I caught my biggest flathead (55cm) there a couple of years back from an inflatable boat that my brother and I took out. I threw it in to the boat (6 lbs line, no leader) and it's spines popped it... so here we were motoring back in a sinking boat much to the amusement of fisherman from the bank.


----------



## PeterJ (Aug 29, 2005)

yep, 6 kilo+.
It's a great place to fish.

Places like the school lagoon channel is about 20 mtrs from shore, easy to anchor up near the sand spit with the yak and launching is 20 mtrs away. It was once the place you were most likely to bag a 12 kilo fish. The sizes have gotten smaller though over the years.

The nth shore rocks can be fished from shore and the is a beach right next to it , easy again to launch the yak. This is right next to Corio Quay , another big snapper spot.
Seriously, the good spots are everywhere and within very easy yak reach.

When you look at the bay in Google there are really two deepwater entrances to the inner bay. Main sth channel and the area up near the old nth channel and bird rock. They are the highways and once they get in there they swim around in circles for a while then have to go back out the same way they came in.

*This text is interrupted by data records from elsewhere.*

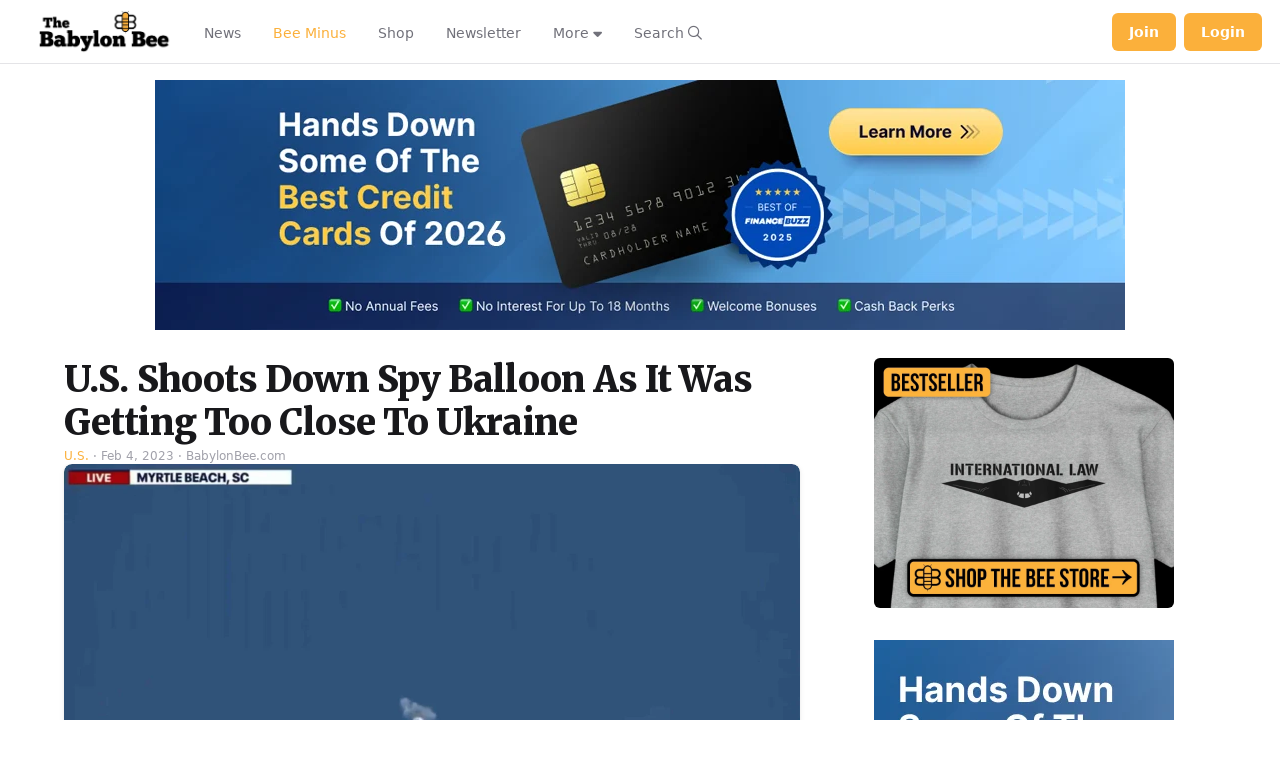

--- FILE ---
content_type: application/javascript; charset=utf-8
request_url: https://fundingchoicesmessages.google.com/f/AGSKWxUd6WMdlyxwjN2cFvY3zMUyWB6x2Soei2_TupxfX_U_Re5P0qycKPEvKNt3UG2XhUTGWxrOwQP3I_ITyY2fBEAGc6Jvkfh1zfPR0Gv_rH40Og7s93LO9sslYU2Ef0lFyeJ-X6ZlYpzYcwNl5cU14H3rfxZf6IdSOyLHJq4EwRlWZHBJNpFAJCZMYCA=/_/ajax-advert./tomorrowfocusAd./someads./adcontrol._728x90px_
body_size: -1290
content:
window['1660b96e-6eef-4d70-980f-a7eef3f8b760'] = true;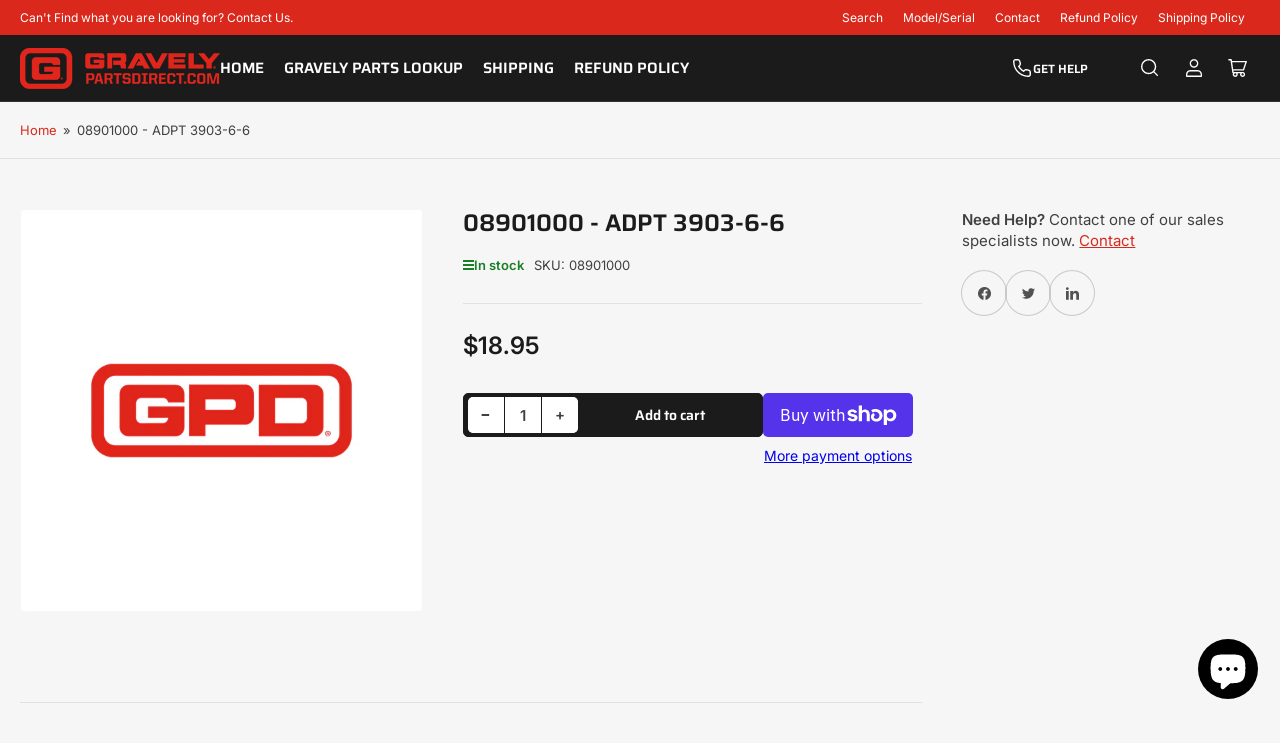

--- FILE ---
content_type: text/javascript
request_url: https://gravelypartsdirect.com/cdn/shop/t/2/assets/product-form.js?v=59887852146660151841701702692
body_size: 185
content:
customElements.get("product-form")||customElements.define("product-form",class extends HTMLElement{constructor(){super(),this.form=this.querySelector("form"),this.form.querySelector("[name=id]").disabled=!1,this.form.addEventListener("submit",this.onSubmitHandler.bind(this)),this.minicart=document.querySelector("mini-cart"),this.eventContext=this.form.dataset.eventContext,this.hideErrors=this.dataset.hideErrors==="true"}onSubmitHandler(event){event.preventDefault();const submitButton=this.querySelector('[type="submit"]');if(submitButton.classList.contains("loading"))return;this.handleErrorMessage(),submitButton.setAttribute("aria-disabled",!0),submitButton.classList.add("loading"),this.querySelector(".button-overlay-spinner").classList.remove("hidden");const config=fetchConfig("javascript");config.headers["X-Requested-With"]="XMLHttpRequest",delete config.headers["Content-Type"];const formData=new FormData(this.form);formData.append("sections",this.minicart.getSectionsToRender().map(section=>section.id)),formData.append("sections_url",window.location.pathname),config.body=formData,fetch(`${routes.cart_add_url}`,config).then(response=>response.json()).then(response=>{if(response.status){publish(PUB_SUB_EVENTS.cartError,{source:"product-form",productVariantId:formData.get("id"),errors:response.errors||response.description,message:response.message}),this.handleErrorMessage(response.description),this.minicart.updateSectionContents();return}this.minicart.renderContents(response),window.themeSettings.redirectToCart?location.href="/cart":this.minicart.open(submitButton),publish(PUB_SUB_EVENTS.cartItemAdd,{source:this.eventContext,items:[response]})}).catch(e=>{console.error(e)}).finally(()=>{submitButton.classList.remove("loading"),submitButton.removeAttribute("aria-disabled"),this.querySelector(".button-overlay-spinner").classList.add("hidden")})}handleErrorMessage(errorMessage=!1){this.hideErrors||(this.errorMessageWrapper=this.errorMessageWrapper||this.querySelector(".product-form-error-message-wrapper"),this.errorMessage=this.errorMessage||this.errorMessageWrapper.querySelector(".product-form-error-message"),this.errorMessageWrapper.toggleAttribute("hidden",!errorMessage),errorMessage&&(this.errorMessage.textContent=errorMessage))}});
//# sourceMappingURL=/cdn/shop/t/2/assets/product-form.js.map?v=59887852146660151841701702692
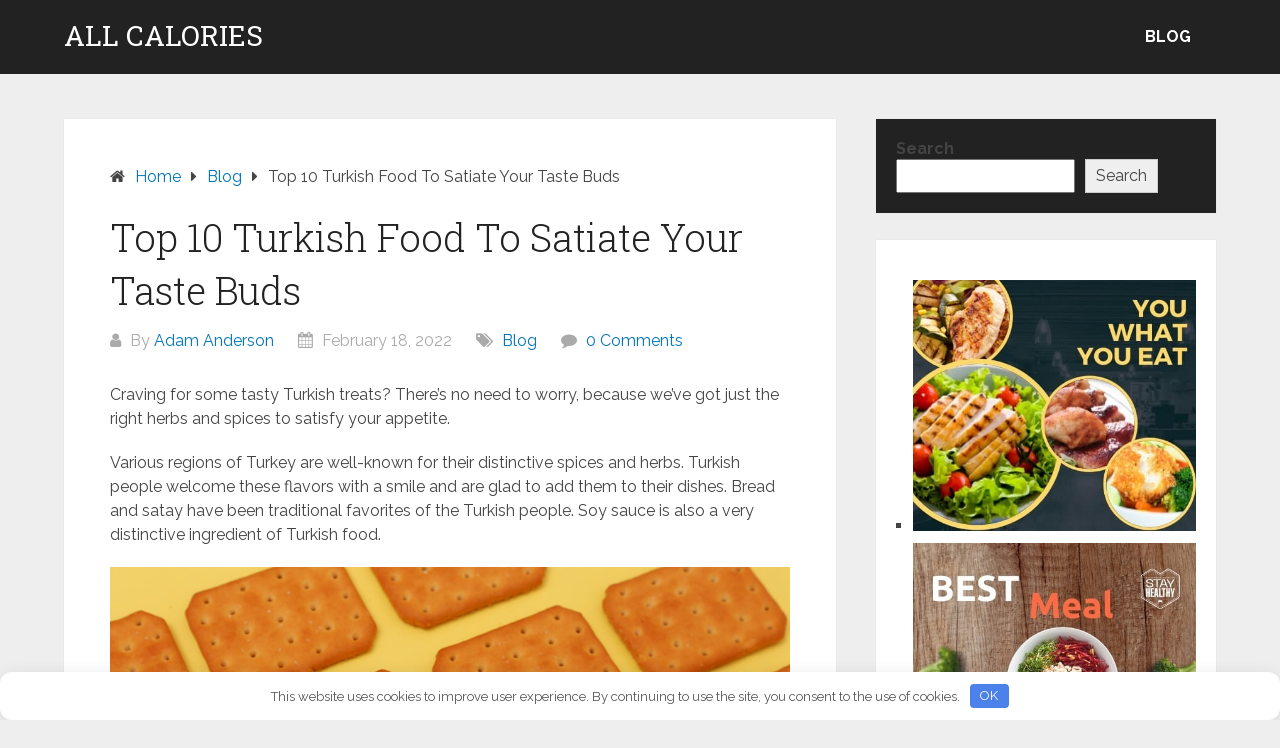

--- FILE ---
content_type: text/css
request_url: https://allcalories.org/wp-content/themes/schema-lite-child/style.css
body_size: -269
content:
/*
Theme Name:  Schema Lite
Template: 	 schema-lite
Theme URI:	 https://wordpress.org/themes/schema-lite/
Author:		 ChildThemeWP
Author URI:	 https://childthemewp.com
Version:	 1.0.0
License:	 GNU General Public License v2 or later
License URI: http://www.gnu.org/licenses/gpl-2.0.html
Tags:    	 opensource     
Text Domain: schemalitechild
*/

Every spot marked on the map at some stage we have fished in the few years before getting into yak fishing.We got fish at all of the spots, some bigger than others.


----------



## Clarkos (Oct 11, 2006)

Thanks for posting up the map Pete. I've had to visit our salt business down there a few times, and have wondered what the fishing was like. last time I went (when victoria was on fire) I took a little travel rod down, but couldn't find anything out of the galeforce winds that were blowing.

I'll be prepared next time.


----------